Stored data
____
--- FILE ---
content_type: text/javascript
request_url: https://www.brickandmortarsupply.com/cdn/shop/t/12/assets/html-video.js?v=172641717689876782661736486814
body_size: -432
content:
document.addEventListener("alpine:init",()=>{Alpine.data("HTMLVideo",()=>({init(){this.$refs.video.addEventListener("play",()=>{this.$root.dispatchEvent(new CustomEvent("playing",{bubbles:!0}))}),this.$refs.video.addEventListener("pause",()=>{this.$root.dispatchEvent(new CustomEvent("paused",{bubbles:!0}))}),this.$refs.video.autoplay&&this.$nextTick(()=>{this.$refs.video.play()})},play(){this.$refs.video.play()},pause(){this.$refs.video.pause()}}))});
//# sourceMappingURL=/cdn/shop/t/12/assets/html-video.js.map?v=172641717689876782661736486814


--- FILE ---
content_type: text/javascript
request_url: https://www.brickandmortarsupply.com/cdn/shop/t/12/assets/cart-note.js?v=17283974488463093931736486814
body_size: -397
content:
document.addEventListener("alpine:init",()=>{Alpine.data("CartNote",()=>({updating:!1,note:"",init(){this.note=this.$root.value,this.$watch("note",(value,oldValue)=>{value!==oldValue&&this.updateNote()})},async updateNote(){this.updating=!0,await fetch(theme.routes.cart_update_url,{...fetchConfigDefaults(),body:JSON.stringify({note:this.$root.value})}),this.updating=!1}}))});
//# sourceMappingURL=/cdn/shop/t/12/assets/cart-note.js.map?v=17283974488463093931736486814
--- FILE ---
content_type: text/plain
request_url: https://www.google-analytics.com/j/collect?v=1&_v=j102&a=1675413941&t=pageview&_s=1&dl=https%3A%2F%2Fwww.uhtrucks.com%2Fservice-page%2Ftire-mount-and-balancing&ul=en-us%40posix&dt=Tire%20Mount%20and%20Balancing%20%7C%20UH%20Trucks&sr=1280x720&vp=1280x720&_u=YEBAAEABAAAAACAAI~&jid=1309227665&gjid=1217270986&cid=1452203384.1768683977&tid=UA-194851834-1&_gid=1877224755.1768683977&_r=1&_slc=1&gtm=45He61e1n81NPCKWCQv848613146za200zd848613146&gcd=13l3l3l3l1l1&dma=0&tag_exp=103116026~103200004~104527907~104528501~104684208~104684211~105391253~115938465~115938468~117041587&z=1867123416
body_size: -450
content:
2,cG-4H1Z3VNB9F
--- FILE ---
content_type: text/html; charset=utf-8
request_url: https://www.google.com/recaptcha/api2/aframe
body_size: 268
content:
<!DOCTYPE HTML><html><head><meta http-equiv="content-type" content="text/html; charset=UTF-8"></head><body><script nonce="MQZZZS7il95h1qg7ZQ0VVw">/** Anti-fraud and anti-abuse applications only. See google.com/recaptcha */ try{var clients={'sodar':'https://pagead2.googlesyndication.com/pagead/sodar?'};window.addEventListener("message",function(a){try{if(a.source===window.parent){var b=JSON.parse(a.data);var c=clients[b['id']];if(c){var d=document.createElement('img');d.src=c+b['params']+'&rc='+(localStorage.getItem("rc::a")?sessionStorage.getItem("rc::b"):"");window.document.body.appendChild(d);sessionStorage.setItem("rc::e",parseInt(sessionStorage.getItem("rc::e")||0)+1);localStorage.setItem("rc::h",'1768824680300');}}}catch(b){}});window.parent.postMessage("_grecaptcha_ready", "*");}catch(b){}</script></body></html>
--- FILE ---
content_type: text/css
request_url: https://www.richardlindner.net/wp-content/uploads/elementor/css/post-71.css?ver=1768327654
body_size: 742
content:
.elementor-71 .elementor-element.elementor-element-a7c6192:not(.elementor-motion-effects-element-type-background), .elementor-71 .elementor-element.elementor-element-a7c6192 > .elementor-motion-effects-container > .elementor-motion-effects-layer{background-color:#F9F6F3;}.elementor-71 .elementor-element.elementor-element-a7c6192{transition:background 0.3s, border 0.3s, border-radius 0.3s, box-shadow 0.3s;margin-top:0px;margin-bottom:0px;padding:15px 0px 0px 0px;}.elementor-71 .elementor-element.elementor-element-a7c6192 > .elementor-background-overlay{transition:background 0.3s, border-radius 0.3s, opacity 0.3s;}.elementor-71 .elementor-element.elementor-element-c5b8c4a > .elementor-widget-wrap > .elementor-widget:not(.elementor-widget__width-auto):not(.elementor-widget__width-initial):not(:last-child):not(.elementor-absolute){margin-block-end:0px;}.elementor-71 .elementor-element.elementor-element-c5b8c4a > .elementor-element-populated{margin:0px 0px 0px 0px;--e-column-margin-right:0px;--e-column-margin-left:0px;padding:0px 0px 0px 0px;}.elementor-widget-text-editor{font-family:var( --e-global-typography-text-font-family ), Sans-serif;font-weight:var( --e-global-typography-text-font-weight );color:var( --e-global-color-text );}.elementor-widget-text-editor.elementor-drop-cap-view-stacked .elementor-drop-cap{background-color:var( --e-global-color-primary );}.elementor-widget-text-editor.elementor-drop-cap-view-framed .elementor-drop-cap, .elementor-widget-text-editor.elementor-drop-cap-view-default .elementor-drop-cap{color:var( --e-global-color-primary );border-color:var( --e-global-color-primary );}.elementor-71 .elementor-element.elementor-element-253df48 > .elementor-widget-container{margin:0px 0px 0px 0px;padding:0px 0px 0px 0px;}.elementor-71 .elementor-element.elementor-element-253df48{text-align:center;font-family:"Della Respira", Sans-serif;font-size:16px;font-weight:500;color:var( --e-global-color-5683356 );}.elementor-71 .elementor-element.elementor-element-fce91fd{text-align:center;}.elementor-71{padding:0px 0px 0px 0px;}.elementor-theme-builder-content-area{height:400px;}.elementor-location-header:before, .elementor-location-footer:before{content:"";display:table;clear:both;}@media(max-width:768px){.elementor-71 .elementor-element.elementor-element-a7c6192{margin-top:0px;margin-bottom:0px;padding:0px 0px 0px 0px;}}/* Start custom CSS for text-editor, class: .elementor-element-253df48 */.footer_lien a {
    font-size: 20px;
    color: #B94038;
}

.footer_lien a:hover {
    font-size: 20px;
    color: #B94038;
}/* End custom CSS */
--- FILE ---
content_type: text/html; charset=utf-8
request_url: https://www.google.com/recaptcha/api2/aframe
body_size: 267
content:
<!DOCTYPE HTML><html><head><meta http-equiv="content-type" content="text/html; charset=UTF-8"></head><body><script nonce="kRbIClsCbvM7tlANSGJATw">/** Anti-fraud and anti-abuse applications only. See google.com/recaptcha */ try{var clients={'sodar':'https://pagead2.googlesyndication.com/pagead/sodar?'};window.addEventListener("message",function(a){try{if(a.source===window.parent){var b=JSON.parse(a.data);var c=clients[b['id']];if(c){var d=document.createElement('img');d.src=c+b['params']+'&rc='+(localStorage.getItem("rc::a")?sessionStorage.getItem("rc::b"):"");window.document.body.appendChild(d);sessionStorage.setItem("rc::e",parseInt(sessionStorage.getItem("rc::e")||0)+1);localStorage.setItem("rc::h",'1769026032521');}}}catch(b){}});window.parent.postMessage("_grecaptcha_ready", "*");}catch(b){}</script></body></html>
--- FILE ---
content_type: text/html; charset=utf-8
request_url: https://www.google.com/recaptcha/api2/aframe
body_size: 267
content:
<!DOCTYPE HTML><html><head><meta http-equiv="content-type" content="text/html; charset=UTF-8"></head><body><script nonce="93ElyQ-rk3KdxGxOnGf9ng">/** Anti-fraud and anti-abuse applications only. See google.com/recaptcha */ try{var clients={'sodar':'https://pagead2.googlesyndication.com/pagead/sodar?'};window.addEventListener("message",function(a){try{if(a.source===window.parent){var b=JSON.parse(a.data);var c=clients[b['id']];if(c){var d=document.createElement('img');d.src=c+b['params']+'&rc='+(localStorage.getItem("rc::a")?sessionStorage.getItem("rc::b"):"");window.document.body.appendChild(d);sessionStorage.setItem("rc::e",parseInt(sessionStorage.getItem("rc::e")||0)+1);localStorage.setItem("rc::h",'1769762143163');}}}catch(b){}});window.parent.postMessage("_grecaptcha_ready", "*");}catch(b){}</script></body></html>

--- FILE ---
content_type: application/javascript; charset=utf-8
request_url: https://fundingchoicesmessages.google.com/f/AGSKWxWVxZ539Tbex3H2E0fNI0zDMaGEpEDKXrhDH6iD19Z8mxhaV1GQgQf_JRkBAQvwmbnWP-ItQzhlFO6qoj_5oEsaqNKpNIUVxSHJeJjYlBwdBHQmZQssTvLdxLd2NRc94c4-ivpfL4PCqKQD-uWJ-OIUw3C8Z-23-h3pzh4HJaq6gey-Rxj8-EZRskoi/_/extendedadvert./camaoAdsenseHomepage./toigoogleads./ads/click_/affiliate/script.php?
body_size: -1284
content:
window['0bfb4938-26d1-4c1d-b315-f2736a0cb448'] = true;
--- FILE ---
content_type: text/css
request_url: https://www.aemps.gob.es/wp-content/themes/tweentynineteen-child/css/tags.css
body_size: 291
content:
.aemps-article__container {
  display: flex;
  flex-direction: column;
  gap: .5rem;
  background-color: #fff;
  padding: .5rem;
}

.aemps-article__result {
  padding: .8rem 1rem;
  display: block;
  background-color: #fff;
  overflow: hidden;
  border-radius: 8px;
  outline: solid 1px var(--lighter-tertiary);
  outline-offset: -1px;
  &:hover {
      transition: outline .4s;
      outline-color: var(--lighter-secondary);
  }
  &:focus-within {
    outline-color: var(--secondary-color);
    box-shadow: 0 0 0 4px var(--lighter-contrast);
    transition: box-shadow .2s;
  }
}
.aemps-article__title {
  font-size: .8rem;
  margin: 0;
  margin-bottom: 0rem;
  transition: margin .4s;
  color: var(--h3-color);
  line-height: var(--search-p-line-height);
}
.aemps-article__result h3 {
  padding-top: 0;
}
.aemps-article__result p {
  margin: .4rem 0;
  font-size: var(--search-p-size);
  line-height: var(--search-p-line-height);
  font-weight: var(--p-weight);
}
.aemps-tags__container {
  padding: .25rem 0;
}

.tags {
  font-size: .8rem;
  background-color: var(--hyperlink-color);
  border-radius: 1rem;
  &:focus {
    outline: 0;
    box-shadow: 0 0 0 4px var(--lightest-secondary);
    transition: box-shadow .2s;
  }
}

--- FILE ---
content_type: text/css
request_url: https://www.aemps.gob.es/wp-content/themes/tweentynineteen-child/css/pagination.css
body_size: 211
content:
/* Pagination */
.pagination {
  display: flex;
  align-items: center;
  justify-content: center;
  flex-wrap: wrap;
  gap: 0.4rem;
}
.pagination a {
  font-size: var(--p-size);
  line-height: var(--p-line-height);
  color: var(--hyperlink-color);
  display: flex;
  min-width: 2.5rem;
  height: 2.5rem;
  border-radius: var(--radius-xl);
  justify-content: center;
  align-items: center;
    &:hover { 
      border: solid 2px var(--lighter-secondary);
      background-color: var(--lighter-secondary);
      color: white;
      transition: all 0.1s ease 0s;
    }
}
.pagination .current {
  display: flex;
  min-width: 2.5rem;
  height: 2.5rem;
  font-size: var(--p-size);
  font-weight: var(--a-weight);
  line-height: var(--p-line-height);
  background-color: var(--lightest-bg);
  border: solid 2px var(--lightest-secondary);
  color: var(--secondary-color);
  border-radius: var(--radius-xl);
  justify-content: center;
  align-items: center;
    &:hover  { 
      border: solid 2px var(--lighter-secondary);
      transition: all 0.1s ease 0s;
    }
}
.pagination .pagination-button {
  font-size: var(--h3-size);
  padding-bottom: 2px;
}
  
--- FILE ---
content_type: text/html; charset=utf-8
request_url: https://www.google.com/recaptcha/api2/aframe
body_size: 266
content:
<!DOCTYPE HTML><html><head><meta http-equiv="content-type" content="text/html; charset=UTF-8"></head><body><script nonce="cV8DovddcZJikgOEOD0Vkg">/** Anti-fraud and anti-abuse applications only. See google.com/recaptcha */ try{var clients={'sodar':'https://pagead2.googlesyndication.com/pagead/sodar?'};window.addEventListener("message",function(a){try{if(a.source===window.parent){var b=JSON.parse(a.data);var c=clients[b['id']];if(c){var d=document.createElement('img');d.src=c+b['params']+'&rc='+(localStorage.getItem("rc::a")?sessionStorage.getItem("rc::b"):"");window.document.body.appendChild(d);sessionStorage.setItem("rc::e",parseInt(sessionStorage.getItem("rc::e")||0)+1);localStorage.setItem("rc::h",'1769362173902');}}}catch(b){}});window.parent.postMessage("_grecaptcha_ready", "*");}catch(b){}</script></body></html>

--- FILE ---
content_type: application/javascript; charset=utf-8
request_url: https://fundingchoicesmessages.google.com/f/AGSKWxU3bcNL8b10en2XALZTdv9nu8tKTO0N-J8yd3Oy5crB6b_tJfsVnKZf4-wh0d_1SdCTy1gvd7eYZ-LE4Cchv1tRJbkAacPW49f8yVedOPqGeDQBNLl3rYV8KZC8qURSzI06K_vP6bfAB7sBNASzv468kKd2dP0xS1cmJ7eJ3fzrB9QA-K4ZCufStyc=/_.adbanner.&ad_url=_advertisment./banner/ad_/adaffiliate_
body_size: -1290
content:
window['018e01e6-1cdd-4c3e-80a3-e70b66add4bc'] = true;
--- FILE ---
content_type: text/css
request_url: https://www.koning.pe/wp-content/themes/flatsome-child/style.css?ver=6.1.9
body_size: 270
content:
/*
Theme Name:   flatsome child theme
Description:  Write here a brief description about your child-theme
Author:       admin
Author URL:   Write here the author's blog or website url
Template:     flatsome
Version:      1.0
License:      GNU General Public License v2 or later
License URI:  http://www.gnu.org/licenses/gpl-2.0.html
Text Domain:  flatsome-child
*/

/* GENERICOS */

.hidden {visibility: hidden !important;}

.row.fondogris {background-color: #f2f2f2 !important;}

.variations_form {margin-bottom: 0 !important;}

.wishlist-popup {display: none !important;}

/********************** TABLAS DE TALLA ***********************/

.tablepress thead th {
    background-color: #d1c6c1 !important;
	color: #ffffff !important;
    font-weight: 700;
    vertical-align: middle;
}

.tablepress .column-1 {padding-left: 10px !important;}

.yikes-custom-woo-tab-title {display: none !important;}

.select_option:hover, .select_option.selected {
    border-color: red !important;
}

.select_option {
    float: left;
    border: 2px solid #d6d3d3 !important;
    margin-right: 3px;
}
____
--- What is expected ---
Which lines of the entries above contain the string "tweentynineteen"? Copy each one.

--- Result of the task ---
request_url: https://www.aemps.gob.es/wp-content/themes/tweentynineteen-child/css/tags.css
request_url: https://www.aemps.gob.es/wp-content/themes/tweentynineteen-child/css/pagination.css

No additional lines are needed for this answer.